I was reading a post on how to make your writing more accessible, and one of the recommendations was to run it through the online assessment tool on Readable. On a whim, I put in my Doctor Hauzer piece, and oh, my God:

Wholly unreadable. Failing marks in nearly every category. Utter gibberish.

The entire piece is a wall of red, which denotes sentences the system thinks are too long. (Granted, this can be a problem with my writing, though I wouldn't change anything with the Hauzer piece.) But it's not only sentences that can be overlong! Long words are confusing and scary, too. Here is an incomplete list of words I used in talking about Hauzer that are verboten - sorry! forbidden - because they are too long:

  • contemporary
  • considerations
  • responsiveness
  • perpetually
  • enthusiastically
  • archaeological
  • architectural
  • environmental
  • recognizable
  • intentionally AND unintentionally
  • sophisticated (appropriately)

Also categorically bad are adverbs. Now, I actually understand in part the given rationale here: that you can eliminate many adverbs just by picking a more specific & expressive verb ("sprinted" instead of "ran quickly" being the provided example). It's just hilarious, particularly given the system's staunch opposition to linguistic complexity of any sort, to see "Adverb ☹".

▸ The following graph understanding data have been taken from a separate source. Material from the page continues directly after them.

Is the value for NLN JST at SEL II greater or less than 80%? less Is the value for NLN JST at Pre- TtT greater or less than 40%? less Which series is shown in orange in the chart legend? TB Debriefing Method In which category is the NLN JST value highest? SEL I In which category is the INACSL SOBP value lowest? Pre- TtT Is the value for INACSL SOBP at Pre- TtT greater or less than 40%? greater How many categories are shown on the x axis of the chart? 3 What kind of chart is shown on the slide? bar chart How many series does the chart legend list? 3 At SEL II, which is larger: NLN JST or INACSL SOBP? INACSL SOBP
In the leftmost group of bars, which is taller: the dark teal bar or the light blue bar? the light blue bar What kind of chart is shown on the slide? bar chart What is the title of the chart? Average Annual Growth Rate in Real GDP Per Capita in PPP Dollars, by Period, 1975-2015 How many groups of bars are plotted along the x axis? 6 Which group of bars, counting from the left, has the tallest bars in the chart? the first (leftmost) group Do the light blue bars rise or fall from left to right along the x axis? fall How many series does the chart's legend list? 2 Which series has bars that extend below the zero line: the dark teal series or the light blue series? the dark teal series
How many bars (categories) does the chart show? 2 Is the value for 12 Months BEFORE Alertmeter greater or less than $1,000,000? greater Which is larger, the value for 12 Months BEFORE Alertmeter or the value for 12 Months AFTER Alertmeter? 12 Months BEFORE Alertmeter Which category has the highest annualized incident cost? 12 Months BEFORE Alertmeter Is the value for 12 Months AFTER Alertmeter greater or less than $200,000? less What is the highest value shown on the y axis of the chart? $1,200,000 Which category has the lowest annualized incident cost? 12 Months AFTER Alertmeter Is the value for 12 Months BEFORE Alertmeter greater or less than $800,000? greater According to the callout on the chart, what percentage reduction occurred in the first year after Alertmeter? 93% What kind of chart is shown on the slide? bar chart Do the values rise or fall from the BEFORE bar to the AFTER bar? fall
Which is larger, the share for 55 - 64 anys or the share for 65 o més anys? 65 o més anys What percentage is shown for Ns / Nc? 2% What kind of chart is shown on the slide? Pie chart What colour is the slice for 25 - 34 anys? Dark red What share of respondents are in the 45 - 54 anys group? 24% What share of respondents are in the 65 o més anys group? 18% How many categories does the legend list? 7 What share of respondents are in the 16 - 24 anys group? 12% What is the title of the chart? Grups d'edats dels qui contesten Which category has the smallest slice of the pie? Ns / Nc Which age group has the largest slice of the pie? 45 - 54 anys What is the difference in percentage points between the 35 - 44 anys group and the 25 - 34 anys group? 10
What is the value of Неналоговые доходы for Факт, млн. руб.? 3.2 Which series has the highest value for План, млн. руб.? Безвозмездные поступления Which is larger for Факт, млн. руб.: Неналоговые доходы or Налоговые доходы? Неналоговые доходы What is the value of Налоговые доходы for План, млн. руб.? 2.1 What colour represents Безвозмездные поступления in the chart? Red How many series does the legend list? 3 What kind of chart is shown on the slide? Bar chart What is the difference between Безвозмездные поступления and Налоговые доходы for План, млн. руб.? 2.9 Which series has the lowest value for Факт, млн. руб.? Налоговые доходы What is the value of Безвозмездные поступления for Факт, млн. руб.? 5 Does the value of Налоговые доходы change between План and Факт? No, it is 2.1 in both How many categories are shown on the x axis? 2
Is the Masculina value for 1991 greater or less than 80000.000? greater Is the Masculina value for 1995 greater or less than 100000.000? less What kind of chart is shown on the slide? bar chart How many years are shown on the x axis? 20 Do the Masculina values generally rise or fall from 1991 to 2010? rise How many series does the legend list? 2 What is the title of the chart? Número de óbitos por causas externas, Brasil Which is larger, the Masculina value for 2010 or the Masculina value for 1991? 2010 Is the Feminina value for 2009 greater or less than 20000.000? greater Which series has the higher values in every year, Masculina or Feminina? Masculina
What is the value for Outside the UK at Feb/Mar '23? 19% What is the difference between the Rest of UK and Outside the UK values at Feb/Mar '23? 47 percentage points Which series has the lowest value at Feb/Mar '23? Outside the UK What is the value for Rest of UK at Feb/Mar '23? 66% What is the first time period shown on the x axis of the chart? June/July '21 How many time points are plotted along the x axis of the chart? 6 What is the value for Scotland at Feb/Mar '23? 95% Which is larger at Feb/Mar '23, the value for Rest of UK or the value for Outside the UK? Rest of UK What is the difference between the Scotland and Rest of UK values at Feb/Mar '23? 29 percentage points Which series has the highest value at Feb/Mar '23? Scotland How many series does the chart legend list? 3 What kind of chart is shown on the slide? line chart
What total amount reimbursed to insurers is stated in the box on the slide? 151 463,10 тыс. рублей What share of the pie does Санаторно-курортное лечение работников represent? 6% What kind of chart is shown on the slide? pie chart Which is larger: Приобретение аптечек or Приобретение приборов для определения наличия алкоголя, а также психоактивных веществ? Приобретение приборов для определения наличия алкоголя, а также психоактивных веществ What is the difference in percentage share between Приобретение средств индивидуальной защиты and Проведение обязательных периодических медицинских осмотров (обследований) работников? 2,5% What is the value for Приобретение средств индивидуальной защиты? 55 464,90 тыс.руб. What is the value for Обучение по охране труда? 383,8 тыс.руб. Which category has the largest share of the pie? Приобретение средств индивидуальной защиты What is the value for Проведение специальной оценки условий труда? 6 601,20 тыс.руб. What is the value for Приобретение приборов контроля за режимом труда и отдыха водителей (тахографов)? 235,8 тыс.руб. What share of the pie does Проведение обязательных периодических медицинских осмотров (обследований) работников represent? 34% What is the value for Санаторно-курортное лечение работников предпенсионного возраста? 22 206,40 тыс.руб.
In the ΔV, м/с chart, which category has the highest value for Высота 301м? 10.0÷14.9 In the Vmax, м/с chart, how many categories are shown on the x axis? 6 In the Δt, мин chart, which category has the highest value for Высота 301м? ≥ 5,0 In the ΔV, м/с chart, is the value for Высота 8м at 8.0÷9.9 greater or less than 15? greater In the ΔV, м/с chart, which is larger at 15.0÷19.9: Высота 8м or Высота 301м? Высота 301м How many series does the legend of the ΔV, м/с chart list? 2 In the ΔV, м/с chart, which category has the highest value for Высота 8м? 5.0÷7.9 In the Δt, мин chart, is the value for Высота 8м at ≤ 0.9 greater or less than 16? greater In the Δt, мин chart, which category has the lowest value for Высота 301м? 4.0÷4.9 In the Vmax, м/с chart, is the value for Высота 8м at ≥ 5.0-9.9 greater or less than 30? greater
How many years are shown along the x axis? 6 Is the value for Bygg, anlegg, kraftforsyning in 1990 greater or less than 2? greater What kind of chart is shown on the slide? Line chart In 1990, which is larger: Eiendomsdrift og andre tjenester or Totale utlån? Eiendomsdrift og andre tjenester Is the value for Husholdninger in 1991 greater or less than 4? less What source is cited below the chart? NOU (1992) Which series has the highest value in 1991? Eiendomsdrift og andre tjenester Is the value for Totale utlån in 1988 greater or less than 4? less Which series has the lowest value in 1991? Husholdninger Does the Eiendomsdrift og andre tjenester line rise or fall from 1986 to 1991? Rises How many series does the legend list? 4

Now, I know there are certain occasions - numerous business and marketing applications; content farm fodder and clickbait, which the articles on the Readable.com site resemble - when you absolutely want to aim for conciseness, simplicity, and an impersonal tone. But not everything should be characterless content farm fodder and clickbait. The site completely fails to acknowledge that different scenarios call for different approaches to writing. It's so absolute (and, with all its metrics and strange interdictions, so multifaceted) in its insistence of anything else as wrong - even immoral, factoring in the diversity & accessibility perspective.

Honestly: championing a lobotomized, depersonalized approach as the unassailable apex of writing is kind of scary. Don't use big words, ever. Don't express complex ideas, ever. Don't betray personality or an distinct, individual voice, ever. Write like AI, always. It makes you easier to replace.